Born in France on 29 June 1866, William Tankerville Moneypenny Reeve was the commanding officer of the 2nd Battalion, Leinster Regiment on the outbreak of the Great War. He had joined the 2nd Leinsters after graduating from Sandhurst in 1887. He went to Africa as part of the expeditionary force against the Ashanti Empire in 1900. He remained part of the West African Field Force and commanded the Gold Coast Regiment from 1909 to 1911.

He then rejoined to his original regiment as commanding officer in 1912. The 2nd Leinsters went to France as part of the 6th Division but by October 1914 they had been attached to the 73rd Brigade, 24th Division. Reeve commanded the battalion through the heavy fighting that fall until he was wounded on 19 November 1914. A sniper’s bullet caused the loss of his left hand. He was replaced by Major G. Bullen-Smith.

Despite this injury, Reeve resolved to return to the front in June 1915. However, despite his determination, a one-handed colonel was deemed unfit for trench warfare and Bullen-Smith resumed command in July.

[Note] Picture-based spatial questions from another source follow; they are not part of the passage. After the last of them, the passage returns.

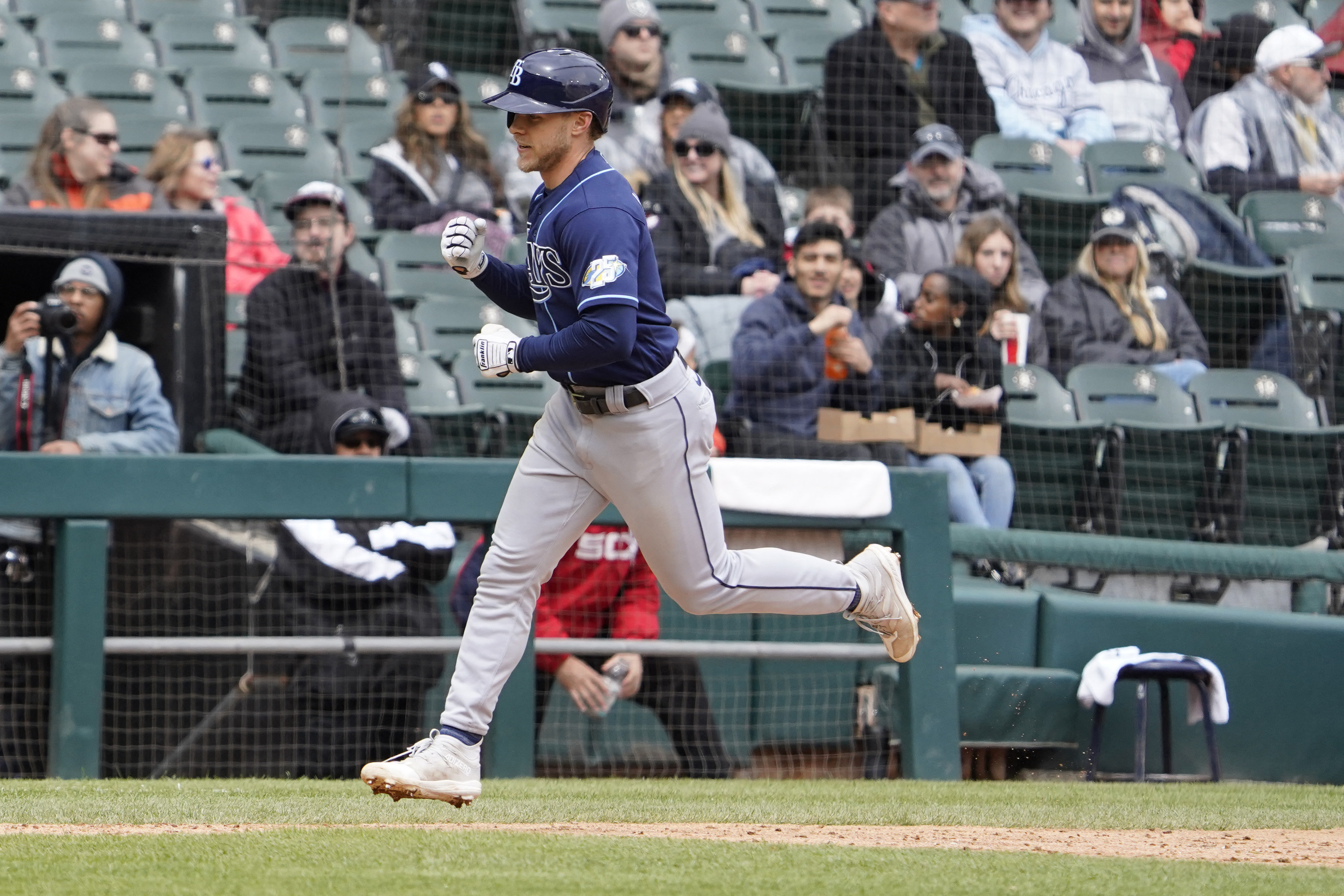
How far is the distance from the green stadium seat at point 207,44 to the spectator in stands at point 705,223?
3.07m

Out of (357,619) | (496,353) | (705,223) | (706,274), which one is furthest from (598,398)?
Result: (705,223)

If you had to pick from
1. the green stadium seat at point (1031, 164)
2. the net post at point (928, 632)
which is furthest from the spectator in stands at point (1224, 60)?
the net post at point (928, 632)

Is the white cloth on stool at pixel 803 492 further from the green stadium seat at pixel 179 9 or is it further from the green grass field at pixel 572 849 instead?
the green stadium seat at pixel 179 9

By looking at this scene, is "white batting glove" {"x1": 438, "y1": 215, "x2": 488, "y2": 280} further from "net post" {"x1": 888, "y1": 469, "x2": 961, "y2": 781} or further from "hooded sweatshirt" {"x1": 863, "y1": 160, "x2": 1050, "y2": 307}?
"hooded sweatshirt" {"x1": 863, "y1": 160, "x2": 1050, "y2": 307}

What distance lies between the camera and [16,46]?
913cm

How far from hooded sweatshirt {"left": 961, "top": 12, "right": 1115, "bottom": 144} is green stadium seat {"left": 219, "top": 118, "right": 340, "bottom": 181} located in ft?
11.4

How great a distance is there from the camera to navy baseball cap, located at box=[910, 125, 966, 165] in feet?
26.6

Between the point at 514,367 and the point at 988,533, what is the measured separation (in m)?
3.09

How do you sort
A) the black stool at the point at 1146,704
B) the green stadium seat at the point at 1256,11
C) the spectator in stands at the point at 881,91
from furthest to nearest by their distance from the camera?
the green stadium seat at the point at 1256,11 → the spectator in stands at the point at 881,91 → the black stool at the point at 1146,704

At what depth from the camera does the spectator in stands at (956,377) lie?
6.84m

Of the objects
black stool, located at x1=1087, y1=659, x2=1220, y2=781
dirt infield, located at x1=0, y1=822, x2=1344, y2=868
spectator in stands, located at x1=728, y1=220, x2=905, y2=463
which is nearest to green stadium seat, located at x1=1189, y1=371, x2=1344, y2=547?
spectator in stands, located at x1=728, y1=220, x2=905, y2=463

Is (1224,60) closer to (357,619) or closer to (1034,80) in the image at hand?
(1034,80)

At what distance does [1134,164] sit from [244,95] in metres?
4.73

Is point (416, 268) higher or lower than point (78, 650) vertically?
higher
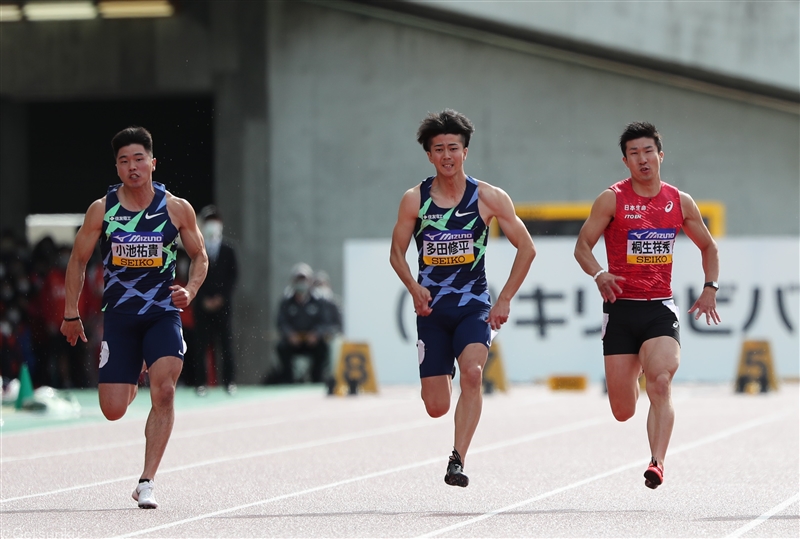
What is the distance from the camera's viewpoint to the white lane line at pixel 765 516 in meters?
7.70

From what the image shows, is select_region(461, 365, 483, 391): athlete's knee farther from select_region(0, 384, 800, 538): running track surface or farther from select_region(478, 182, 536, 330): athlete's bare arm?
select_region(0, 384, 800, 538): running track surface

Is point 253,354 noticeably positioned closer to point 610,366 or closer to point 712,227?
point 712,227

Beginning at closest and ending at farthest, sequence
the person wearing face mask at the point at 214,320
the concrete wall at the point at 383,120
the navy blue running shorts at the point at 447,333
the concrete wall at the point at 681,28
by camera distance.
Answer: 1. the navy blue running shorts at the point at 447,333
2. the person wearing face mask at the point at 214,320
3. the concrete wall at the point at 681,28
4. the concrete wall at the point at 383,120

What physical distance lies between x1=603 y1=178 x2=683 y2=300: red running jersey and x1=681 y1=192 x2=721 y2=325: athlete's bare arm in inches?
2.8

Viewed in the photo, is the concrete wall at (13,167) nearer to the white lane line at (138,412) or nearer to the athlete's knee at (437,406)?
the white lane line at (138,412)

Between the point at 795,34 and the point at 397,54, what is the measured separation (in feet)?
22.9

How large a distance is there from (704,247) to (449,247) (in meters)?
1.63

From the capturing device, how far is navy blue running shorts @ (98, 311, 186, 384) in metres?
8.89

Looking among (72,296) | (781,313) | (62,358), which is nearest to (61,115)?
(62,358)

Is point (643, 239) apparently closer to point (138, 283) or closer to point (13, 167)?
point (138, 283)

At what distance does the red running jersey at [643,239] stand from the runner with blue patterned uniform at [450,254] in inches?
22.6

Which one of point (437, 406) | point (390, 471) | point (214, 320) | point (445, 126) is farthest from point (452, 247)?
point (214, 320)

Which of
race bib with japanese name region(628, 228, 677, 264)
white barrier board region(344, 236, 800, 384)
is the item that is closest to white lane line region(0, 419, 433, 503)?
race bib with japanese name region(628, 228, 677, 264)

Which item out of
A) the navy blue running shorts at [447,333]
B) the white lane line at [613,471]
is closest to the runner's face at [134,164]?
the navy blue running shorts at [447,333]
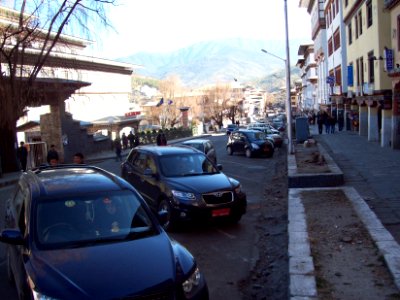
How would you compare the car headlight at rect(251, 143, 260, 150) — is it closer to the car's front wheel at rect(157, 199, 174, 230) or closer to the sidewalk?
the sidewalk

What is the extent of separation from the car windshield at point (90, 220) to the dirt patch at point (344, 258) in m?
2.38

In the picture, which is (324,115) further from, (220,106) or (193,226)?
(220,106)

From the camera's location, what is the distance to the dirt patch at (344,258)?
591 cm

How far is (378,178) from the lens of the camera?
48.4 feet

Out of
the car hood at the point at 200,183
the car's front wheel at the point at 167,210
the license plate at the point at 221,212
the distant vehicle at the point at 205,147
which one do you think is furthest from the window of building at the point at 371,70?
the car's front wheel at the point at 167,210

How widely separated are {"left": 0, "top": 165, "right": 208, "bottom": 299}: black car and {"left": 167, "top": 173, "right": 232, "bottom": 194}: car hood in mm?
3375

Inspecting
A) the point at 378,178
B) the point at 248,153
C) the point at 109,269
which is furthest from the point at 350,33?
the point at 109,269

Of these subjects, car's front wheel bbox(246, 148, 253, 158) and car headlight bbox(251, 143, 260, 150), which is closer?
car headlight bbox(251, 143, 260, 150)

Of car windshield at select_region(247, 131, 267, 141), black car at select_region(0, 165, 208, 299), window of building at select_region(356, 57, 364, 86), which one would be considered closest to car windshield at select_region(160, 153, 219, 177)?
black car at select_region(0, 165, 208, 299)

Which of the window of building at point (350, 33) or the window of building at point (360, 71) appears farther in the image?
the window of building at point (350, 33)

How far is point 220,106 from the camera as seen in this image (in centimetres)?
9350

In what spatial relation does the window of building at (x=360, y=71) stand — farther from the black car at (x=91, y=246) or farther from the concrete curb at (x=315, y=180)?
the black car at (x=91, y=246)

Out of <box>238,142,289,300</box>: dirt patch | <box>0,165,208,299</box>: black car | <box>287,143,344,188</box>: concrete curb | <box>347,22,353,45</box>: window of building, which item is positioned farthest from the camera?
<box>347,22,353,45</box>: window of building

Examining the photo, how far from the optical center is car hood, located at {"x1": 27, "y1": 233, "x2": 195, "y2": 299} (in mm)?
4418
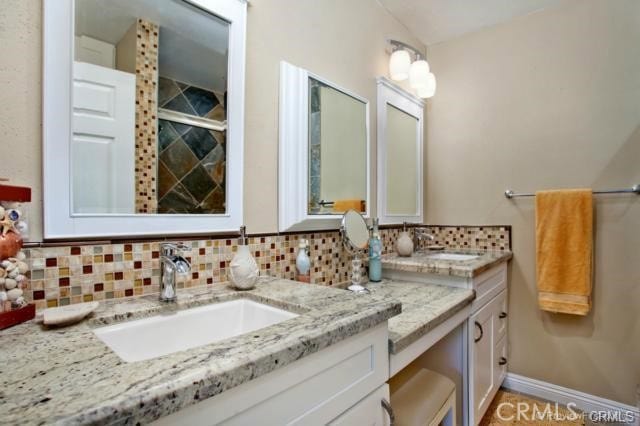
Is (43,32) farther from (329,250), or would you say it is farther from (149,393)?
(329,250)

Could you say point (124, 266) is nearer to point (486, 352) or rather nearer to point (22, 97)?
point (22, 97)

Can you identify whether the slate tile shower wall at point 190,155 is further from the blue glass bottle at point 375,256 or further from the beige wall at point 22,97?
the blue glass bottle at point 375,256

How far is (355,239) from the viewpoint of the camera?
1.46 metres

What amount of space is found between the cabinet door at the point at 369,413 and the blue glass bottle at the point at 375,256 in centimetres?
75

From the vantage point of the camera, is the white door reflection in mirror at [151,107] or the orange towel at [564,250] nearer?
the white door reflection in mirror at [151,107]

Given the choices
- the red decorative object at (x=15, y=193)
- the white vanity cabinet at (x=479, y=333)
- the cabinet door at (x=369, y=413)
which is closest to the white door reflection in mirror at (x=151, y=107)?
the red decorative object at (x=15, y=193)

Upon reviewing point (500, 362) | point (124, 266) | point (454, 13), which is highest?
point (454, 13)

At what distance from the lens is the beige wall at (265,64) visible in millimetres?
675

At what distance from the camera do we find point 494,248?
203cm

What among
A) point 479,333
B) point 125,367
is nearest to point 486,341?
point 479,333

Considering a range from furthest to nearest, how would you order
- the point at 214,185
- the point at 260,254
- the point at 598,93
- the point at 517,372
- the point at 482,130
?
1. the point at 482,130
2. the point at 517,372
3. the point at 598,93
4. the point at 260,254
5. the point at 214,185

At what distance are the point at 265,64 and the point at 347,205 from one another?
68 centimetres

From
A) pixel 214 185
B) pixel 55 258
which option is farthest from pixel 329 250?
pixel 55 258

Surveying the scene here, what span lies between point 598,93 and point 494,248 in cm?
99
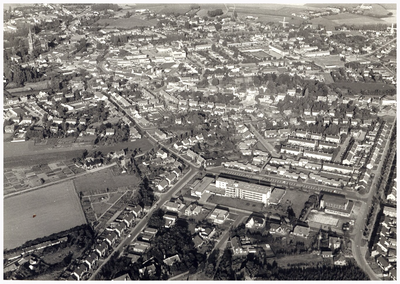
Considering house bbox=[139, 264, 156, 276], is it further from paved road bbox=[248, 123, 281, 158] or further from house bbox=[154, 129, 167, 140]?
house bbox=[154, 129, 167, 140]

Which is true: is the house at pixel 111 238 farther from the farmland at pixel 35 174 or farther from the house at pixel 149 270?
the farmland at pixel 35 174

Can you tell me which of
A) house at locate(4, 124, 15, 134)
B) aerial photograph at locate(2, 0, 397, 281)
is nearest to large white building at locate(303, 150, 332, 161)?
aerial photograph at locate(2, 0, 397, 281)

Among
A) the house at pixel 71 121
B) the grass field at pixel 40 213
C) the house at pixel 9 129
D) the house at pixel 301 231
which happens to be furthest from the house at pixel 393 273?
the house at pixel 9 129

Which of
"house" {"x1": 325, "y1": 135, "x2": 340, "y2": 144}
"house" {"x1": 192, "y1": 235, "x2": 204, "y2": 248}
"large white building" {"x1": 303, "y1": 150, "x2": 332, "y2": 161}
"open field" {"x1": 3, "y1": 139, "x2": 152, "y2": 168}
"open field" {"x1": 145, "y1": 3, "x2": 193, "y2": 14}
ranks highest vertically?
"open field" {"x1": 145, "y1": 3, "x2": 193, "y2": 14}

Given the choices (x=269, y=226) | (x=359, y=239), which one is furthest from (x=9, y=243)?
(x=359, y=239)

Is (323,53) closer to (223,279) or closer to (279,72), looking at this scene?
(279,72)

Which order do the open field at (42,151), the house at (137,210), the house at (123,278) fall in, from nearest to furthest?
the house at (123,278)
the house at (137,210)
the open field at (42,151)
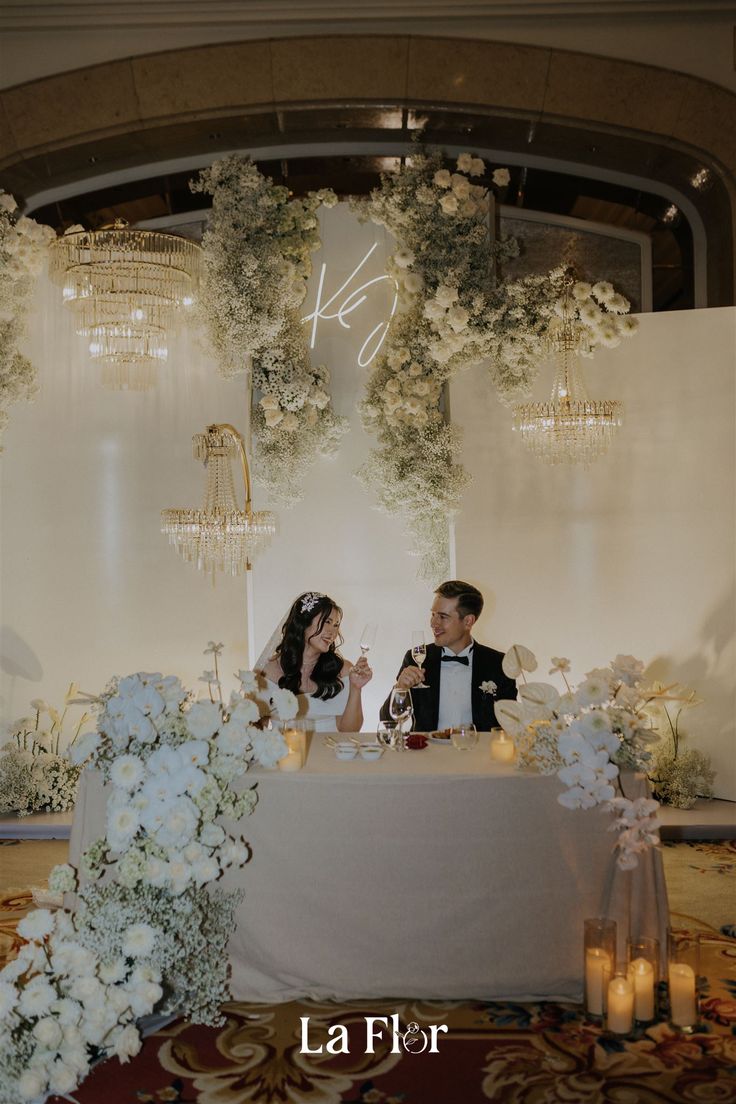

Reeve was given command of the 1st Garrison Battalion, Essex Regiment, which had been just created for older and otherwise unfit men to serve on lines of communication at the Dardanelles.

Soon after the unit arrived in the Mediterranean theatre, Reeve fell seriously ill from dysentery. He was evacuated back to England where he died on 28 September 1915.